Out of loyalty to her brother, Despard visited military units in France and England, formally presenting, for example, a set of fifes and drums to the band of the 5th North Staffordshire Regiment. In March 1915, she set up the Despard Arms, a teetotal pub, on Hampstead Road, near several of the big London railway stations through which troops passed on their way to France. Men heading for the front could find food, baths, a dormitory, a clubroom, artistic performances, and a soccer team—the Despard Uniteds. On a trip back to London, her brother visited the pub and exhibited his usual common touch in chatting with the soldiers.

But Despard could not be tamed for long. In April, along with Sylvia Pankhurst and some 180 other British women, she tried to attend the Women's International Peace Congress at The Hague in Holland. In the letters columns of newspapers, Britons thundered against this "pow-wow with the fraus." Among those most outraged at what she called "the peace-at-any-price crowd" was Emmeline Pankhurst: "It is unthinkable," she stormed in a magazine interview, "that English-women should meet German women to discuss terms of peace while the husbands, sons and brothers of those women ... are murdering our men."

Cleverly attempting to sow jealousy in the pacifist ranks, the British government granted passports only to some 20 "women of discretion" among the would-be delegates. But even this select group, arriving at the dock, found that their ship and all others had been suddenly banned from sailing to Holland. Only three British women, already out of the country, managed to join the 1,500 others—mostly from neutral nations—at the conference. Beneath the fronds of potted palms in an ornate hall in The Hague's Zoological and Botanical Gardens, the women passed resolutions calling for an end to the fighti ng and for peace by negotiation. The German delegates were given no less of a hard time by their government: 28 German women who managed to attend were arrested on their return.

Only 100 miles from the peace conference, a terrifying new weapon had made its appearance. On April 22, 1915, near the battered city of Ypres, French soldiers and troops from French colonies in North Africa noticed a strange, greenish yellow mist billowing out of the German positions and blowing toward them in the wind. An unfamiliar smell filled the air. When the acrid cloud reached them, it was so thick that they couldn't see more than a few feet. Soldiers quickly found themselves gagging and choking, yellow mucus frothing out of their mouths. Hundreds fell to the ground in convulsions. Those who could still breathe fled, staggering into first-aid posts blue from suffocation and coughing blood, speechless but pointing desperately to their throats. In the next few days, Canadian troops fell victim as well. Whatever this mysterious cloud might be, it was heavier than air and sank into the trenches, hugging the earth and forcing soldiers to stick their heads out into a hail of bullets. "The chaps were all gasping and couldn't breathe," a sergeant remembered later. "And it was ghastly, especially for chaps that were wounded—terrible for a wounded man to lie there!
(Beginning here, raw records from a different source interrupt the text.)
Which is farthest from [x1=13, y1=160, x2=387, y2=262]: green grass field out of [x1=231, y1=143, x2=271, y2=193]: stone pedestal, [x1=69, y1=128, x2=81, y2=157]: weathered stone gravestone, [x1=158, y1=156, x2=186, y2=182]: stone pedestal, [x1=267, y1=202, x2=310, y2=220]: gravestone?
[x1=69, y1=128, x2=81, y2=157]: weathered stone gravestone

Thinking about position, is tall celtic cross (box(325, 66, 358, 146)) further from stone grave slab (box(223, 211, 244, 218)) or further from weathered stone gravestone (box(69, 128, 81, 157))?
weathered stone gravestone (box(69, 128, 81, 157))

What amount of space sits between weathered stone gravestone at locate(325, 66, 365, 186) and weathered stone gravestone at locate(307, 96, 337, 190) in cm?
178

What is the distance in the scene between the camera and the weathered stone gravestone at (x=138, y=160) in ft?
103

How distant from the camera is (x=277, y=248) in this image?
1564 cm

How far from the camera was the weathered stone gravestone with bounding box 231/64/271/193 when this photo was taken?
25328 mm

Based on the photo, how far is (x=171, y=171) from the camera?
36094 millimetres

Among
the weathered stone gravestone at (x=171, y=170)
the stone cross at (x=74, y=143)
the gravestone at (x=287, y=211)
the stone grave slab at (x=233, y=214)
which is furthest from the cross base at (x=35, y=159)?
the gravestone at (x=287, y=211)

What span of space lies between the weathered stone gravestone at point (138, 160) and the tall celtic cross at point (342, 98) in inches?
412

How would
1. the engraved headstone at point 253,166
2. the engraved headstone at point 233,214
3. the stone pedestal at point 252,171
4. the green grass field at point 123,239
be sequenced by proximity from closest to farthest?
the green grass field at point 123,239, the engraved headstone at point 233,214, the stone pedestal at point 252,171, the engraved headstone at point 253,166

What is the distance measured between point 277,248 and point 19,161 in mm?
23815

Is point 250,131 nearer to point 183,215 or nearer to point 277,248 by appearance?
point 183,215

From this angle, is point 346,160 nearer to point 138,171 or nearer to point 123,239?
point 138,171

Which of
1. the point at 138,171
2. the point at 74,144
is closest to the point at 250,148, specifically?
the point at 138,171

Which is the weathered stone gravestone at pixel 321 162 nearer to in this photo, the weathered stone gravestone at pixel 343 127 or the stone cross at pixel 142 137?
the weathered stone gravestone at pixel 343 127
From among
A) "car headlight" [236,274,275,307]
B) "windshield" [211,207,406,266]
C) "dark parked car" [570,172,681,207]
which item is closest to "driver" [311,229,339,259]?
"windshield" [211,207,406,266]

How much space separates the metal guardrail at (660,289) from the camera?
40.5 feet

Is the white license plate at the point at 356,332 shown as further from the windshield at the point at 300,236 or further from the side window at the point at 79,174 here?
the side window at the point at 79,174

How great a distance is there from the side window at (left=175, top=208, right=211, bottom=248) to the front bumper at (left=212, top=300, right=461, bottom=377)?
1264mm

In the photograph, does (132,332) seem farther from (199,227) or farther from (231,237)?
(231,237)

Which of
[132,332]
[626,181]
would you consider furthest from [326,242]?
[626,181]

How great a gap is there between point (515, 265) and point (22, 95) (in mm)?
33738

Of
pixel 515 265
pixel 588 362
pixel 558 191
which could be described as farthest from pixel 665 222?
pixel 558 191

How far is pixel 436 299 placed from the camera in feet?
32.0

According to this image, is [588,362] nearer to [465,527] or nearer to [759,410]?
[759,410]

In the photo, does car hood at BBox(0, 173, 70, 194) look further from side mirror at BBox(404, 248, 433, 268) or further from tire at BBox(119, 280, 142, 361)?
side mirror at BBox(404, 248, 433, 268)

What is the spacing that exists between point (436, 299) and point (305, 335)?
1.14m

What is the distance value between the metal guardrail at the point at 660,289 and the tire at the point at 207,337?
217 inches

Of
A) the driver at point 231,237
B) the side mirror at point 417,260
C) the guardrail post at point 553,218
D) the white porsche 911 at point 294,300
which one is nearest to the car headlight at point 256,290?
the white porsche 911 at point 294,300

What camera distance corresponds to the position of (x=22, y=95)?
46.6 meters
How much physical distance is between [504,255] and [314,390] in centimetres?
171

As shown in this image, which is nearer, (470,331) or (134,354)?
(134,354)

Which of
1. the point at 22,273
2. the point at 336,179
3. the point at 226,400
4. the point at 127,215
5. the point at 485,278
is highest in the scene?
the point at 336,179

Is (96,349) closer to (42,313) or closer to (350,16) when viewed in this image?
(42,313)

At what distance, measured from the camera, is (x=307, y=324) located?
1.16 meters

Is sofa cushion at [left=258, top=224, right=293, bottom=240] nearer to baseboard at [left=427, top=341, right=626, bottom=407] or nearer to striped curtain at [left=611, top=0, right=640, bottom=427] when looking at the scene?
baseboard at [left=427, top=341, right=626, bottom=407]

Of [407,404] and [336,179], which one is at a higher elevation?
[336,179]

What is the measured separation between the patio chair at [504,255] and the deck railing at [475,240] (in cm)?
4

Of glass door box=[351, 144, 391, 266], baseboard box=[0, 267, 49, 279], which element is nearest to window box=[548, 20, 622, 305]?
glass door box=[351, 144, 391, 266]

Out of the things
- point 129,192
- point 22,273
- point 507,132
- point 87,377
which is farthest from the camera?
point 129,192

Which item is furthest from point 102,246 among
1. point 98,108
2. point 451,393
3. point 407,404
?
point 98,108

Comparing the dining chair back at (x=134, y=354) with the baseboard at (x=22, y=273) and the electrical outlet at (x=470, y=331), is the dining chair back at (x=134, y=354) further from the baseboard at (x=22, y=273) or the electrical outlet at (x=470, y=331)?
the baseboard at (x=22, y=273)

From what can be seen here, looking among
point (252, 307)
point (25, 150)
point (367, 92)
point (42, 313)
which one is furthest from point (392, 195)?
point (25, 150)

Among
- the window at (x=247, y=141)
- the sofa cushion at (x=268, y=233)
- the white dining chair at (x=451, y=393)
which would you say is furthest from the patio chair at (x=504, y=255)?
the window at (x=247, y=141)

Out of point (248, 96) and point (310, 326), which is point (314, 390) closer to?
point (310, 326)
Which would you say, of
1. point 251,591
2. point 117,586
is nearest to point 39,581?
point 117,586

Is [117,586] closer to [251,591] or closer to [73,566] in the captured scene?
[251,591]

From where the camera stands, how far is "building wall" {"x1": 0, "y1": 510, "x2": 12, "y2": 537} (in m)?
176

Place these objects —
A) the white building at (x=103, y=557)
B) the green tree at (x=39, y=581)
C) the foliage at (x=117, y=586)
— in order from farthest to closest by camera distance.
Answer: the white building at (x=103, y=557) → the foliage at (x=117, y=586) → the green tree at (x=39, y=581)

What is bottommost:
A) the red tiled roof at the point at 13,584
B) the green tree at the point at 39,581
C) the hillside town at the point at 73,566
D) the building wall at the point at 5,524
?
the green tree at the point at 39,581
The gasping, the gasping!"

The spring leaves just coming out on the trees shriveled; grass turned yellow and metal green. Birds fell from the air, and chickens, pigs, cows, and horses writhed in agony and died, their bodies rotting and bloating. The ever-fatter rats that normally swarmed through the trenches, keeping men awake by running over them in the dark on the way to feast on soldiers' corpses, themselves died by the thousands.